***** DATA EXTRACT

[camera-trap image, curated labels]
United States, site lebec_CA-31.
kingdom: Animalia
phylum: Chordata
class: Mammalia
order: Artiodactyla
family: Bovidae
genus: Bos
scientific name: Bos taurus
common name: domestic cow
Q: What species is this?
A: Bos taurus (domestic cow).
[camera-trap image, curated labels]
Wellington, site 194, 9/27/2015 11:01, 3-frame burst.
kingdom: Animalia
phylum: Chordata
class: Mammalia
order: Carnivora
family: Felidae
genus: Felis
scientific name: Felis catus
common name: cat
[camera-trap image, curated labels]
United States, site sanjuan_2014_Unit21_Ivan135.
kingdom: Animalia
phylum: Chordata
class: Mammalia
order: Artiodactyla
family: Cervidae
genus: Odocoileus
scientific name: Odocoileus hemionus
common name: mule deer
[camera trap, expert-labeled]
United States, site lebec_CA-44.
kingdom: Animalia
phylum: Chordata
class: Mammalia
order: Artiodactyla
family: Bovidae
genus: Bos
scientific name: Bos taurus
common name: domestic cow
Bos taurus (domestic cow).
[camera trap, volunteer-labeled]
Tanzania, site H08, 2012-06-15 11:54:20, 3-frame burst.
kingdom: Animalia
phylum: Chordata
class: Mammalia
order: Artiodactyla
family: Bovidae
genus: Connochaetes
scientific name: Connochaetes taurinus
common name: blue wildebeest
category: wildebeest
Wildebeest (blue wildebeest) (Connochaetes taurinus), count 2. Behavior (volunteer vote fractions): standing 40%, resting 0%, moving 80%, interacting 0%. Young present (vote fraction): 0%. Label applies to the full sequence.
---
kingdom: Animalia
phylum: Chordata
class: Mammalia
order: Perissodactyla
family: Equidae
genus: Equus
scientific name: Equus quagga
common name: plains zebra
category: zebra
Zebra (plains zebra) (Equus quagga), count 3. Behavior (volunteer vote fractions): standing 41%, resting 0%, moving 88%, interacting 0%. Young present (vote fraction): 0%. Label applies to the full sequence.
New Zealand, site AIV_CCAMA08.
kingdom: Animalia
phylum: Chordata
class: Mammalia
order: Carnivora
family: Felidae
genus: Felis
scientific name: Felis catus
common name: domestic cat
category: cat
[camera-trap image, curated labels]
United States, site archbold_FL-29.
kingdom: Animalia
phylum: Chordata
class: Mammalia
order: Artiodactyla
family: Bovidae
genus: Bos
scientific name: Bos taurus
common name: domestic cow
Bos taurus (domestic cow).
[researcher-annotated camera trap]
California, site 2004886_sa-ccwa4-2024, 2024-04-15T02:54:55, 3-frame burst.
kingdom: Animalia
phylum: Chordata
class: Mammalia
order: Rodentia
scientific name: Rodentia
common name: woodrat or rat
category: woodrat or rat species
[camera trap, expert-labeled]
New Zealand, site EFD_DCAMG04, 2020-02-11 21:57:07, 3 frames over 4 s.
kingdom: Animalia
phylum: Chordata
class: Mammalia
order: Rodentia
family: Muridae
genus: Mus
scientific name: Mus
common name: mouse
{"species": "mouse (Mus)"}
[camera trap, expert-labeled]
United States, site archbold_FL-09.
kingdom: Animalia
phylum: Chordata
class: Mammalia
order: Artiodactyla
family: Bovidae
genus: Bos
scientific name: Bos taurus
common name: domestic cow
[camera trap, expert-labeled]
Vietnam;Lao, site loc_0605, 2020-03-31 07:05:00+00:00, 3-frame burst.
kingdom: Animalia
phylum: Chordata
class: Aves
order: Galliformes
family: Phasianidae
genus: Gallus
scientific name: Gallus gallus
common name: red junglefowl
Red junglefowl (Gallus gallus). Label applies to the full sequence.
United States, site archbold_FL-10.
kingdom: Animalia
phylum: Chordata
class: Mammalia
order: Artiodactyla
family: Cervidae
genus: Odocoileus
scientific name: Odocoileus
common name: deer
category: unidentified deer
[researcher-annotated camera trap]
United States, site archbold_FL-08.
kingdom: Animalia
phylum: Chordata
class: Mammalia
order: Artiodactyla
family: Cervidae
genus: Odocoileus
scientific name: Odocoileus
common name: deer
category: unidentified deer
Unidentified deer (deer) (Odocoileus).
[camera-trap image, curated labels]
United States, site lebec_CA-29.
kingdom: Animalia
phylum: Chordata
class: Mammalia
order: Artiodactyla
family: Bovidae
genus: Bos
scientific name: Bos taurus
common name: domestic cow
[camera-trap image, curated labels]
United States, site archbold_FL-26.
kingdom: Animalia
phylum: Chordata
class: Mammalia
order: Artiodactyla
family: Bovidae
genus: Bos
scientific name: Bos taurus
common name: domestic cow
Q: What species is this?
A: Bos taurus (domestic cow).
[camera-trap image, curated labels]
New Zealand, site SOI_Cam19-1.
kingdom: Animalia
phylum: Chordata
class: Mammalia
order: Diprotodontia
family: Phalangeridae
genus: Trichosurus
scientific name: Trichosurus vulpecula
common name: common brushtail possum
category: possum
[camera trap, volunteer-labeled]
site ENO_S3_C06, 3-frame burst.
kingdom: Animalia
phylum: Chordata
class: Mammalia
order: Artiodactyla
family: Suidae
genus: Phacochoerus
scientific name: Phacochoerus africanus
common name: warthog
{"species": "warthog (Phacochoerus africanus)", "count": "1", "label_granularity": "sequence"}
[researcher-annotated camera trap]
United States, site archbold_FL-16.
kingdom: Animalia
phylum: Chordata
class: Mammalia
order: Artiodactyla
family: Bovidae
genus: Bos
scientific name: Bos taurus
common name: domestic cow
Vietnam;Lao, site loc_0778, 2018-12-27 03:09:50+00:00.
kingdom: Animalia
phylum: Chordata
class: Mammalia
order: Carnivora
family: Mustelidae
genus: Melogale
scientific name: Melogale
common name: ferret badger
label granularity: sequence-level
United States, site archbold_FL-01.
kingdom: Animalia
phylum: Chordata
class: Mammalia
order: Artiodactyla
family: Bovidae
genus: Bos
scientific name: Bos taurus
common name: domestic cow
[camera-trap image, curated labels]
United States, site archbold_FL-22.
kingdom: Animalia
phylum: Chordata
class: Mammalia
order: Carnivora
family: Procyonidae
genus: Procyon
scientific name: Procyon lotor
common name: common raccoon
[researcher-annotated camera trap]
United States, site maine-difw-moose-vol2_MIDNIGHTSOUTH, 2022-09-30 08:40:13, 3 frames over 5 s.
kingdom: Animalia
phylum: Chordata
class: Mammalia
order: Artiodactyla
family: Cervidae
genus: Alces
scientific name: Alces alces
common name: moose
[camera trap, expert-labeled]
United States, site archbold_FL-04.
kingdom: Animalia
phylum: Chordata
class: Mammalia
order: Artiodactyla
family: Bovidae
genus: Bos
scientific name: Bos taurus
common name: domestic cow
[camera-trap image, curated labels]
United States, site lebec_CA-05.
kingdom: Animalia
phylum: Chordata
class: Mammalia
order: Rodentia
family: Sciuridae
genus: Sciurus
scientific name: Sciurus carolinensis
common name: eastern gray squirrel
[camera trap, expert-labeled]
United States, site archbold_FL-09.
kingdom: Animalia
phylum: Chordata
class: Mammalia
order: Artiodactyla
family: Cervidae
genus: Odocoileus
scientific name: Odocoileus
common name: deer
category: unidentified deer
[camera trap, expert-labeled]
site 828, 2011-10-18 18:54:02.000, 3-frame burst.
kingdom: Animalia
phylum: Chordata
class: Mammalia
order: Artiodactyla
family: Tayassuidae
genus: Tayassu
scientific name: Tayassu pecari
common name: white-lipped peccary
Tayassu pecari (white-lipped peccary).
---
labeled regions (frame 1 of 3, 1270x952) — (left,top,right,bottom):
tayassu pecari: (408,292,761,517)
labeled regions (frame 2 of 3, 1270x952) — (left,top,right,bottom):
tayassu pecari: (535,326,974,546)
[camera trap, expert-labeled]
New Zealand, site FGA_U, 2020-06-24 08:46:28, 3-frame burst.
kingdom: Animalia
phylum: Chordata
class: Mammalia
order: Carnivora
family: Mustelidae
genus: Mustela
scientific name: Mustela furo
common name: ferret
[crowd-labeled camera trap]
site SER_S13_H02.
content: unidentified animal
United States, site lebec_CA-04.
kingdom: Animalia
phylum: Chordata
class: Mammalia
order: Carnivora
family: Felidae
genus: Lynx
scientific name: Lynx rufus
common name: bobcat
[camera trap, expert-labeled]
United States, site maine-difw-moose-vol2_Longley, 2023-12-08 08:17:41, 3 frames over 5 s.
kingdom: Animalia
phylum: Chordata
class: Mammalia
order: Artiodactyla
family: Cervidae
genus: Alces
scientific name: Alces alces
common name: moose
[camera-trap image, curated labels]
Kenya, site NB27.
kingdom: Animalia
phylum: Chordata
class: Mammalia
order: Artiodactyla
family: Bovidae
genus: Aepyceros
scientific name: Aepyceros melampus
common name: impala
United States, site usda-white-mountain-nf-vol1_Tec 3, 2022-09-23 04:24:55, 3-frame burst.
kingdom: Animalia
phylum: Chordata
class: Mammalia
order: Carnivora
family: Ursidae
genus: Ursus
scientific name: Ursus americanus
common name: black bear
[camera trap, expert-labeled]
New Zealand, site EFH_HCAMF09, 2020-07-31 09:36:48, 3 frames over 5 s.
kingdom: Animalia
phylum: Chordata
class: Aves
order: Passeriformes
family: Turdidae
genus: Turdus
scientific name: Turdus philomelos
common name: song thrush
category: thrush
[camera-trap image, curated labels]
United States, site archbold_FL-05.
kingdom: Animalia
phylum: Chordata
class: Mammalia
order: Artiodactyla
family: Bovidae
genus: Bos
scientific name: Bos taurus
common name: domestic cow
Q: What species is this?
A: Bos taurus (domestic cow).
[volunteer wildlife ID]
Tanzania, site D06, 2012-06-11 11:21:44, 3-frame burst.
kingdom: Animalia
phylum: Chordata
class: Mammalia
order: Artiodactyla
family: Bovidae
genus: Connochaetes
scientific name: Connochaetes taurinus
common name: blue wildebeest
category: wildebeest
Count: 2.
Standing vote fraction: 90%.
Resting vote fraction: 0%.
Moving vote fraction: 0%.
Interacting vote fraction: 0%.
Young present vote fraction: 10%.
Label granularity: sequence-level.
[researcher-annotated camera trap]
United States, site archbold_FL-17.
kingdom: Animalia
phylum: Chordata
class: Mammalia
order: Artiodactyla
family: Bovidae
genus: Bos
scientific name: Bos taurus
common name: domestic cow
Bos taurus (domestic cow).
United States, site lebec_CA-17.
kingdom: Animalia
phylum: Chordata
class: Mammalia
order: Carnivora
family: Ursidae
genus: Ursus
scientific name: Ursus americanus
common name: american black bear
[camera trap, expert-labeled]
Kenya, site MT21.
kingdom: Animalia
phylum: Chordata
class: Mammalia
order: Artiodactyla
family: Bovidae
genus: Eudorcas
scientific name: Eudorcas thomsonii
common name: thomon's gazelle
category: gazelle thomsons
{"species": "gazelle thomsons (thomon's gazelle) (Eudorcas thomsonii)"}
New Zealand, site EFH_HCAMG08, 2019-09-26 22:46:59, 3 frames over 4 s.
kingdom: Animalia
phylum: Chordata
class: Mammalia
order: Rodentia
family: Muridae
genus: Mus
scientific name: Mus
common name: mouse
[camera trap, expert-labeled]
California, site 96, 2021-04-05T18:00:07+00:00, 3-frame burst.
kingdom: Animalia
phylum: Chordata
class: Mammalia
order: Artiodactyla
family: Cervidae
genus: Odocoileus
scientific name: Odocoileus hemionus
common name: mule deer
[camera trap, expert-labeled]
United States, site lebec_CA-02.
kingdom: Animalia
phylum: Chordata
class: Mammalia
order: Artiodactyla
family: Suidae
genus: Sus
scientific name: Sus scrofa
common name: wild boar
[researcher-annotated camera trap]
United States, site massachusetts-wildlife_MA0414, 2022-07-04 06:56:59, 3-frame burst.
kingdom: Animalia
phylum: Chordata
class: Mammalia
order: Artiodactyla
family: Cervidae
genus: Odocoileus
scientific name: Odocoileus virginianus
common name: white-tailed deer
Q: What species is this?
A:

**********

PROBLEM DESCRIPTION: Return each line of the data where the word "africanus" appears.

RESPONSE:
scientific name: Phacochoerus africanus
{"species": "warthog (Phacochoerus africanus)", "count": "1", "label_granularity": "sequence"}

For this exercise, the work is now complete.